If God is not only in the storm but is the storm itself, how encouraging and comforting is that? As David said, I would rather fall into the hands of God than into the hands of men (2 Samuel 24:14). Our definition of discipline and love and compassion will almost always be different from God’s. Our definitions are largely based on the moment, on this life. His are based on what is best for us in the long run, what needs to happen to make us kingdom-advancing machines, what needs to be chipped off and stripped away in our lives to make us realize how much God is in love with us. His love knows no barriers, no limits. There is no person on this earth who, if they turned to face Jesus, would not experience his love. This means everybody. This is a difficult thing to accept at times, especially when we talk about people like child molesters (my own personal fantasy includes buying an AK-47 and shooting these people to bits), but whether we like it or not, God’s love is there for anyone and everyone who turns to him for forgiveness. On my own, I am a manipulative, self-centered, whiny, loveless, self-righteous, rebellious, hypocritical jerk head only concerned about my own happiness, my own comfort, and my own pleasure. Only in Christ and through his transforming power do I become humble and repentant and teachable. The first time someone commented on my teachable spirit, I almost fell out of my chair. Me? Prideful, insolent, critical me? No. The Holy Spirit in me is why I am teachable, and it isn’t a one-time thing. Jesus wasn’t kidding when he told us to take up our crosses and follow him (Luke 9:23). It’s a daily thing.

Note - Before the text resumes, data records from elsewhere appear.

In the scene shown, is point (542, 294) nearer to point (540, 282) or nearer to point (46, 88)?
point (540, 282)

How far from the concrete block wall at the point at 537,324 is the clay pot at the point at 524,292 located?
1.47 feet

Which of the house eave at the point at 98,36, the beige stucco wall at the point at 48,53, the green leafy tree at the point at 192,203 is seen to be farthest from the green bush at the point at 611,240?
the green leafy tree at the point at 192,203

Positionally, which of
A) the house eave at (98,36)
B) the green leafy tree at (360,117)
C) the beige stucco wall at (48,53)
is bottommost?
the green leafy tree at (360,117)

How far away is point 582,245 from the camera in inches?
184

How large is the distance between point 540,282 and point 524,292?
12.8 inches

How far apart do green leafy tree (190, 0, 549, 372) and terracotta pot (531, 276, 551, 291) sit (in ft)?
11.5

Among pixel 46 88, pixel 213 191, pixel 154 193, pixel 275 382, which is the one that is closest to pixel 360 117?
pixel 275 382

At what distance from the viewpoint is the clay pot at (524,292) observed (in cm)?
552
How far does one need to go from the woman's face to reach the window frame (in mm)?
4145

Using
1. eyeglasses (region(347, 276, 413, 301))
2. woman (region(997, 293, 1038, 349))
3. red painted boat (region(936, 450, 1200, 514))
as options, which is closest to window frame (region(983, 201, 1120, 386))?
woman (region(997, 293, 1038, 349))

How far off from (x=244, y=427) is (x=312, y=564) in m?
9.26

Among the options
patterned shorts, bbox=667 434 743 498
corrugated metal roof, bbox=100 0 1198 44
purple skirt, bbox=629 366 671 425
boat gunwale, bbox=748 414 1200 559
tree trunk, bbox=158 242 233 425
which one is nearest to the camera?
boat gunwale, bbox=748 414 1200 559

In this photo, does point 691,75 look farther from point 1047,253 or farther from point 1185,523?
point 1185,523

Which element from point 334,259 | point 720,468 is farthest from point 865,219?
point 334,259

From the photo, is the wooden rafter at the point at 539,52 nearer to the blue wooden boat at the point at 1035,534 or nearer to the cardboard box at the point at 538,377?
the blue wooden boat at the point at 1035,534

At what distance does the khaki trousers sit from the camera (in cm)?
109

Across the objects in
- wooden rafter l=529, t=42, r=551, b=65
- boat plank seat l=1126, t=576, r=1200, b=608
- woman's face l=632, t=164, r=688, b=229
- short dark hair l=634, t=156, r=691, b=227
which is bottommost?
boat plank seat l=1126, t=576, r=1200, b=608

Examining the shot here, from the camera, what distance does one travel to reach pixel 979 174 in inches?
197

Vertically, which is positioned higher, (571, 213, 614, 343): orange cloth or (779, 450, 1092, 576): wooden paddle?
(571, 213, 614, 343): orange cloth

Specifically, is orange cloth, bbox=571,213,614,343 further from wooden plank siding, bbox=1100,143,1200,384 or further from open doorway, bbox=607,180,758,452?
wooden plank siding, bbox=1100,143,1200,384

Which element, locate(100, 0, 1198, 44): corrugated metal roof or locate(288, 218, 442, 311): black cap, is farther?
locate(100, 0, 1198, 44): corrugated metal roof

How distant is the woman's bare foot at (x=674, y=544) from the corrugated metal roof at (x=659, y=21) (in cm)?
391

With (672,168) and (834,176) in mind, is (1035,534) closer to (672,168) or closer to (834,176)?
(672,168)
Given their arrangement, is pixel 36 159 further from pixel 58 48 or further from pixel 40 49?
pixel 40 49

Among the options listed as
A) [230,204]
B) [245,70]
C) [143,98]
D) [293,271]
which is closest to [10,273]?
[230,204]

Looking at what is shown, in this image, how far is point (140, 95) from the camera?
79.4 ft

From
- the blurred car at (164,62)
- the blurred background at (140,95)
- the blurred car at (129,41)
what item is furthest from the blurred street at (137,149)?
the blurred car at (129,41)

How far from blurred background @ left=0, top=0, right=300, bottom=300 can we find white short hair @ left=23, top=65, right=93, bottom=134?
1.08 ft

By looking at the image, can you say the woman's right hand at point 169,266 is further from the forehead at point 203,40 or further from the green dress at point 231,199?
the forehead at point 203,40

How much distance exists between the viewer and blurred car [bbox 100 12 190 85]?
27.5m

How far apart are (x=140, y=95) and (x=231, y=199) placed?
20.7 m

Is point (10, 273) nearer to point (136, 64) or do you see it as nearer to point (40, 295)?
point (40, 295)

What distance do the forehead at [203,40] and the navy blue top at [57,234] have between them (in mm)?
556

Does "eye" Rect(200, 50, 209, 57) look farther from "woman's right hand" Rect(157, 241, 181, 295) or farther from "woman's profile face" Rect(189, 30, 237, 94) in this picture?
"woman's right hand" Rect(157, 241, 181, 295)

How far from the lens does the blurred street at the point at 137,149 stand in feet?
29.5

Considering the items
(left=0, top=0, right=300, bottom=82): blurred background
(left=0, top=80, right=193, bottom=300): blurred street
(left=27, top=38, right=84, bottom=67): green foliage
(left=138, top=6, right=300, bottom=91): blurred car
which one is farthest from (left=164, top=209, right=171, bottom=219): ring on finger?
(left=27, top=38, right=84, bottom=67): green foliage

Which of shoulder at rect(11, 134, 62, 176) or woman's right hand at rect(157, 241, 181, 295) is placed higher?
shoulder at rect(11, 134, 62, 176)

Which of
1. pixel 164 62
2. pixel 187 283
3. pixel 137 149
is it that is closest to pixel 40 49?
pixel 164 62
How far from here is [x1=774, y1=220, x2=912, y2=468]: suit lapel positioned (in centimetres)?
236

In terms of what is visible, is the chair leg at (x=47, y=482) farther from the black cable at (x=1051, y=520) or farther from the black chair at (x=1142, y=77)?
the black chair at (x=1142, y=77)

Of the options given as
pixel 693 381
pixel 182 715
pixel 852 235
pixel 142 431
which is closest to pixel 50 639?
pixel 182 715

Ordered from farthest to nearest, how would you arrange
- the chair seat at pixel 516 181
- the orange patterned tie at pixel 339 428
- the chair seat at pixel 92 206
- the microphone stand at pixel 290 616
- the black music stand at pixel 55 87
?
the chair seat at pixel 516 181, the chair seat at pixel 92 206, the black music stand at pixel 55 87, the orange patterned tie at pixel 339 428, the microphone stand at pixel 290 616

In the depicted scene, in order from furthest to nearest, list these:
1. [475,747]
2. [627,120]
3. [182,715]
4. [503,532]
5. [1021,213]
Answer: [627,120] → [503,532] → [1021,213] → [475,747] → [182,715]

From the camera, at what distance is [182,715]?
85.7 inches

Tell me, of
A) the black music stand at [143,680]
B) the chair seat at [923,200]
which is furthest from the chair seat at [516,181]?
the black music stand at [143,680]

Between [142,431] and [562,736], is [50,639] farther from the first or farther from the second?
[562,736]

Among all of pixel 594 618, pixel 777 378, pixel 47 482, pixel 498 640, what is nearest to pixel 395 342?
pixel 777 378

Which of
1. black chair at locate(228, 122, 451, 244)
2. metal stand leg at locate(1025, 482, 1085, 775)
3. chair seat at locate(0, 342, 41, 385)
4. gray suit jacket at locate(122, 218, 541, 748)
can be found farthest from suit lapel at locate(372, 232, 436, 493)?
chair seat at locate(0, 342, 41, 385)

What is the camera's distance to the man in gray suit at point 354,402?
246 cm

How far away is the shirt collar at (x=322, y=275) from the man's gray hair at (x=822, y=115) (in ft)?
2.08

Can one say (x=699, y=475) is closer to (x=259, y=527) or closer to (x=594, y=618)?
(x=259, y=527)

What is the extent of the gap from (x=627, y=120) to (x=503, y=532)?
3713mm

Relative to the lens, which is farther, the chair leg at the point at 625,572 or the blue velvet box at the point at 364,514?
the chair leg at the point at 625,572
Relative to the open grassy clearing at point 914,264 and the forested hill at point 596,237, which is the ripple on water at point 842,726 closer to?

A big part of Jesus’ work in us is brought about in storms. Easy doesn’t change you, or challenge you. It’s the hard times, the times when we come to the end of ourselves and when we have spent all that we are that change us, because only when we realize that actually we have no strength can Jesus work radically in our lives. He works in us the rest of the time, just like the constant beating of waves against rock erodes it, but it’s when storms come that chunks are broken off. Yes, it hurts. You don’t go through a storm without getting hurt. But God has to break death out of our lives before he can build life. It’s like the demolition of a ruined, sagging building that is a danger to people to build a new, solid one where people can live and work. There is refining fire, but it is a controlled fire, controlled by someone who loves you more than anyone else is capable of. It’s actually really. Freaking. Awesome.